Tagged literal for `clojure.core.Vec` -not possible for Clojure?

I’m struggling with building a reader function for a tagged literal that will yield a clojure.core.Vec -which, when initialized to hold :byte, is a pretty close stand-in for a Java native byte array but with the nice property of being immutable and following Clojure equality semantics.

Regardless of my reader function, the resulting value is always a clojure.lang.PersistentVector -which is not at all the same thing.

Here’s a quick reader function you can try that looks like it should work:

(defn read-bytes [bs] (apply vector-of :byte (map byte bs)))

Then add an appropriate data_readers.clj entry:

{cch/bytes cch.bytes/read-bytes}

Then, from the REPL, type in

(class #cch/bytes [-1 0 1])

I am surprised by the result, especially since this yields the expected answer:

(read-string "#cch/bytes [1 0 -1]")

It’s as though the Clojure reader cycles through the print/read process a second time after the reader function has done its job. But even defining print-dup for clojure.core.Vec doesn’t seem to resolve the problem. Here’s my attempt:

(defmethod print-dup clojure.core.Vec
  [^clojure.core.Vec v ^java.io.Writer w]
  (.write w "#cch/bytes ")
  (.write w (str v)))

In fact, it doesn’t seem to matter what I use for the print-dup implementation -Clojure always prints a clojure.core.Vec as a clojure.lang.PersistentVector.

So I guess there are really two questions: 1. Why can’t I supply a print-dup for clojure.core.Vec? and 2. Why is my tagged literal reader function not sufficient to yield a clojure.core.Vec?

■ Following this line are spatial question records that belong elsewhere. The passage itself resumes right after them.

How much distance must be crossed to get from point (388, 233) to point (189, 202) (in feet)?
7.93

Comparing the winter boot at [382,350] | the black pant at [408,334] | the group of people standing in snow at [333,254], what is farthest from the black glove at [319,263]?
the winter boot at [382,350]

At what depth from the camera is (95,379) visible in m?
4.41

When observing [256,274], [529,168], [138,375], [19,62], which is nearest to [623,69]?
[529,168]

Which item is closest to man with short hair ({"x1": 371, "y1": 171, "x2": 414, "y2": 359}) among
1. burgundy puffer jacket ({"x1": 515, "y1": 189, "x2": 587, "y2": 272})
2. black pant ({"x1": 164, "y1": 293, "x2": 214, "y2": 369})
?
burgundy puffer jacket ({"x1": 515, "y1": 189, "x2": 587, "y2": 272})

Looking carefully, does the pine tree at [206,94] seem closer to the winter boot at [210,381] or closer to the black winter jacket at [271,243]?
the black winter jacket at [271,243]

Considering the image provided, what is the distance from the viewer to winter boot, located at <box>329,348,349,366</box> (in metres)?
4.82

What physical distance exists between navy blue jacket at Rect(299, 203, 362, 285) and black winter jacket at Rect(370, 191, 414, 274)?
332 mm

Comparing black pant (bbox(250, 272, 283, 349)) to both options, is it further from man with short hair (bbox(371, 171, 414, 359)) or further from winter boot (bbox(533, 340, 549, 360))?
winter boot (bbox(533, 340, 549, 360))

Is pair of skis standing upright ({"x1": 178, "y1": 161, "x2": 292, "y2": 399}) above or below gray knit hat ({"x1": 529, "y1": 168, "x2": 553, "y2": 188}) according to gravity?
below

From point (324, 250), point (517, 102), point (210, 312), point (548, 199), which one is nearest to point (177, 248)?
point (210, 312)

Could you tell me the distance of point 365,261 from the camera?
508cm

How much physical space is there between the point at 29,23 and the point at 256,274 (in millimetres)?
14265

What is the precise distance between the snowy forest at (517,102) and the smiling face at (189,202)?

I had a similar double-printing phenomenon where the read-bytes function was invoked 2x. I’m guessing that there’s some special processing happening in the reader logic that’s maybe getting confused by using Vecs which derive from vectors…

Out of curiosity (just avoiding any problems that might happen if you are working on something that inherits from vector), if you define your own typed container that wraps a byte array:

(deftype bytevector [^bytes bs]
  clojure.lang.Counted
  (count [this] (alength bs))
  clojure.lang.Indexed
  (nth [this idx] (aget bs idx))
  (nth [this idx not-found]
    (if (and (pos? idx)
             (< idx (alength bs)))
      (aget bs idx)
      not-found))
  clojure.lang.Seqable
  (seq [this] (seq bs)))

(defn read-bytes [xs]
  (bytevector. (byte-array xs)))

(defmethod print-method bytevector [v ^java.io.Writer w]
  (.write w (str "#user/bytevector"(vec (seq v)))))

(defmethod print-dup bytevector [o w]
  (print-ctor o (fn [o w] (.write w  "(byte-array ")
                  (print-dup  (vec (seq o)) w)
                  (.write w  ")")) w))

(defn tst []
  (let [res (binding [*data-readers* {'user/bytevector user/read-bytes}]
              (read-string "#user/bytevector[0 0 1]"))]
    (println [(type res)  res])
    res))

It seems to work okay:

;; user=> (tst)
;; [user.bytevector #user/bytevector[0 0 1]]
;; #user/bytevector[0 0 1]

Keep in mind that if you are using something like Cider, it will override the default print method and use pprint when it prints to your REPL in emacs; it may be necessary to implement a pprint method as well (this caused some headaches with defining custom printers for record types that seemed to never work, when in fact you have to define a print-method and a pprint method for cider to pick it up lol).

edit:

Funny enough, this seems to work fine!

(defn other-tst []
  (let [res (binding [*data-readers* {'user/bytevector (fn [xs] (into (vector-of :byte) (map byte xs)))}]
              (read-string "#user/bytevector[0 0 1]"))]
    (println [(type res)  res])
    res))

;; user=> (def res (other-tst))
;; [clojure.core.Vec [0 0 1]]
;; #'user/res

Wondering if maybe your call to apply isn’t doing something unexpected somehow.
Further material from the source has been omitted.